Zu den hergebrachten Grundsätzen des Beamtenverhältnisses gehören das Alimentations-, das Leistungs-sowie das Laufbahnprinzip und damit eng verknüpft das Abstandsgebot.
Das Alimentationsprinzip verpflichtet den Dienstherrn, dem Beamten und seiner Familie einen angemessenen Lebensunterhalt zu zahlen. Eine schlechte finanzielle Lage des öffentlichen Haushalts und das Ziel einer Haushaltskonsolidierung können diesen Grundsatz allein nicht einschränken. Das Prinzip ist durch Art. 33 Abs. 5 GG geschützt. Nach dem Laufbahnprinzip und dem damit eng zusammenhängenden Abstandsgebot sind höhere Ämter mit für den Dienstherrn wertvolleren Leistungen verbunden und dies muss sich organisatorisch in der Staffelung der Gehälter ausdrücken. Dem Gesetzgeber ist es untersagt, trotz seines an sich weiten Gestaltungsspielraums im Besoldungsrecht, den Abstand zwischen unterschiedlichen Besoldungsgruppen und damit auch Leistungsgruppen auf Dauer einzuebnen, es sei denn er nimmt eine Neueinschätzung der Wertigkeit der Ämter vor. Gegen diese Grundsätze wurde im vorliegenden Fall verstoßen, da eine dauerhafte Einebnung zwischen den Besoldungsgruppen A9 und A10 aufgrund des geringen Unterschiedsbetrags von 55,88 Euro stattfindet. Es fehlt an einer sachlichen Rechtfertigung für diesen Verstoß gegen das Abstandsgebot.

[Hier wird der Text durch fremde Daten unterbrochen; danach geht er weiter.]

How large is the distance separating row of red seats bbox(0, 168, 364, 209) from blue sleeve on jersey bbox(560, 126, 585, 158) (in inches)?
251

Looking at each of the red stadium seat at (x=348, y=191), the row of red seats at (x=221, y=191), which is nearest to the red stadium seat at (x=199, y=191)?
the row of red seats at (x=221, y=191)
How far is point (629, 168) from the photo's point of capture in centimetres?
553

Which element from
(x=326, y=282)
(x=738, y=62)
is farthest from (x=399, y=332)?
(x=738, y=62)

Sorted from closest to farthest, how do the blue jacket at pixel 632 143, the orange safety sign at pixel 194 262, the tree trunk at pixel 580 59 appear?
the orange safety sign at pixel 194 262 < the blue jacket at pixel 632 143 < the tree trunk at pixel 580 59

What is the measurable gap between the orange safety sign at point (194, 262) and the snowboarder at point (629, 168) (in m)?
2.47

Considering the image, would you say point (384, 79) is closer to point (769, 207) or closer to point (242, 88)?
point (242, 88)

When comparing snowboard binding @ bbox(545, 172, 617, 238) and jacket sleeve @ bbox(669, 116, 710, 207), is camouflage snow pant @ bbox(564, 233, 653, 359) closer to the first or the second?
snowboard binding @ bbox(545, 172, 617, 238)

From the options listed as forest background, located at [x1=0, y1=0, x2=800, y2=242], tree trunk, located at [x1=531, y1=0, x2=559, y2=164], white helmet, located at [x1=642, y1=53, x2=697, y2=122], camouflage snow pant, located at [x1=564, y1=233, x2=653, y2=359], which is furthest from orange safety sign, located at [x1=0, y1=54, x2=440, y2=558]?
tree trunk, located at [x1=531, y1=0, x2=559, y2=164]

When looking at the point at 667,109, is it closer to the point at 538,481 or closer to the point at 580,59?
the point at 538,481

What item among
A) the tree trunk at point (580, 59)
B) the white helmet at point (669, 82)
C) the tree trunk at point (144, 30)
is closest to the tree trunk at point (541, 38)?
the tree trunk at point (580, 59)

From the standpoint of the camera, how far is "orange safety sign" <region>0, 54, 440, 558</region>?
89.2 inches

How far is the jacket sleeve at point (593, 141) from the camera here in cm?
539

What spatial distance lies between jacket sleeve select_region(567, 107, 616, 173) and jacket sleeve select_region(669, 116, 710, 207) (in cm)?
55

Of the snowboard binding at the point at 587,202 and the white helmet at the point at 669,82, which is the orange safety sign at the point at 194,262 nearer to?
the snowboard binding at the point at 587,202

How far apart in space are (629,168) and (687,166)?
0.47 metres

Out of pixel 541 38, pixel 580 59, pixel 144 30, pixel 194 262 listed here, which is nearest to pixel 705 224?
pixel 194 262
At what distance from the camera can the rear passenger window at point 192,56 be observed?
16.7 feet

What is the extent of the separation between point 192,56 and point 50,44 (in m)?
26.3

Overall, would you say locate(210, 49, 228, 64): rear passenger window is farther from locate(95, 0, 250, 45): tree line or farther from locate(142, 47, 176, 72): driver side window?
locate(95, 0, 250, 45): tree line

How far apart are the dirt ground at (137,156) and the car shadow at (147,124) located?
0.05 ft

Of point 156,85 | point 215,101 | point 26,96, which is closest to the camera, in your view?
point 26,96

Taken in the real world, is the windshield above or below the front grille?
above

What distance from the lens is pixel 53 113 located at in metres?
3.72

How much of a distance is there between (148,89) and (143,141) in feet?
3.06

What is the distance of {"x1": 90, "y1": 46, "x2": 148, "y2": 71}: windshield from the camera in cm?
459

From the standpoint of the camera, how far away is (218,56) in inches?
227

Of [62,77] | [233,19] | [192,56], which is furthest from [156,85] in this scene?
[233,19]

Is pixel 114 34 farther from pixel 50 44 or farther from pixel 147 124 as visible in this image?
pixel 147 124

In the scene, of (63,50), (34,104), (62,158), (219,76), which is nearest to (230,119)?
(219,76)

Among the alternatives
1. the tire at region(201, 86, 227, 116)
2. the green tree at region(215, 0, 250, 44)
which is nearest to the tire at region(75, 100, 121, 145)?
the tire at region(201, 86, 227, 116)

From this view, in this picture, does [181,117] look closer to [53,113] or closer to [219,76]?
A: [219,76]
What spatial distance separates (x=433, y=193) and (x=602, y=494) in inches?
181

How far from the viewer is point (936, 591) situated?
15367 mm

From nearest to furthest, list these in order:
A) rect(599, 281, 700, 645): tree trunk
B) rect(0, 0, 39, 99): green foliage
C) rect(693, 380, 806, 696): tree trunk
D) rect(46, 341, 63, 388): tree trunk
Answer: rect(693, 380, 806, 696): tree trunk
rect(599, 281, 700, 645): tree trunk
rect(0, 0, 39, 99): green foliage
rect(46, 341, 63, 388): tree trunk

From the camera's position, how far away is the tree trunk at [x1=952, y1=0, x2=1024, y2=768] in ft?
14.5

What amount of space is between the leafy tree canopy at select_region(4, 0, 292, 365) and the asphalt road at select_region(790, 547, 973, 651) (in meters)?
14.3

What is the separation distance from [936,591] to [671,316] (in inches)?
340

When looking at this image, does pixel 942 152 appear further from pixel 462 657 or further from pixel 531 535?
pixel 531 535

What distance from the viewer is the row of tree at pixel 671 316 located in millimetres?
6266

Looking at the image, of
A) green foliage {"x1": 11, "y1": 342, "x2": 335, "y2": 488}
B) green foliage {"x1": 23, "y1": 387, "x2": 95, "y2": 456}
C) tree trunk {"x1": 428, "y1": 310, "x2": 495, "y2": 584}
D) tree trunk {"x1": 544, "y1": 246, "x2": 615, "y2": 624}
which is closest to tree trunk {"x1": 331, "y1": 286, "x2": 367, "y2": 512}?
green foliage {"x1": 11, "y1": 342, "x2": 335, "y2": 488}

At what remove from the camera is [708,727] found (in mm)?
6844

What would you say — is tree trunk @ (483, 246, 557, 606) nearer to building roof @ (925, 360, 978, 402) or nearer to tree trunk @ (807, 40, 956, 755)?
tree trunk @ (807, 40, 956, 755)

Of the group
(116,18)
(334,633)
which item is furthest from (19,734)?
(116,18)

Die verzögerte Besoldungsangleichung an das Westniveau und die verzögerte Besoldungsanpassung um 2,9 Prozent um vier Monate benachteiligen zudem die Beamten der Besoldungsgruppen A10 aufwärts im Vergleich zu denen der Besoldungsgruppe bis A9. Ein sachlicher Rechtfertigungsgrund liegt nicht vor. Insbesondere liegt keine Neuregelung des Besoldungssystems vor. Die verzögerte Anpassung sollte allein der Erzielung von Einsparungen dienen. Dies stellt jedoch eine mit den oben genannten Grundsätzen unvereinbare Einzelmaßnahme dar, die lediglich eine bestimmte Personengruppe trifft und nicht für alle Beamten gleichermaßen gilt. Wenn der Gesetzgeber eine Anpassung der Dienstbezüge jedoch für angemessen hält, muss er diese für alle Beamten gleichermaßen vornehmen, es sei denn das er eine Umgestaltung des Systems und eine Neubewertung der Ämter vornimmt. Im vorliegenden Fall handelt es sich jedoch um eine durch Haushaltseinsparungen motivierte Einzelmaßnahme.
Der Gesetzgeber ist daher verpflichtet bis spätestens 1.7.2018 für die Jahre 2008 und 2009 der Ungleichbehandlung eine verfassungskonforme Neuregelung zu treffen.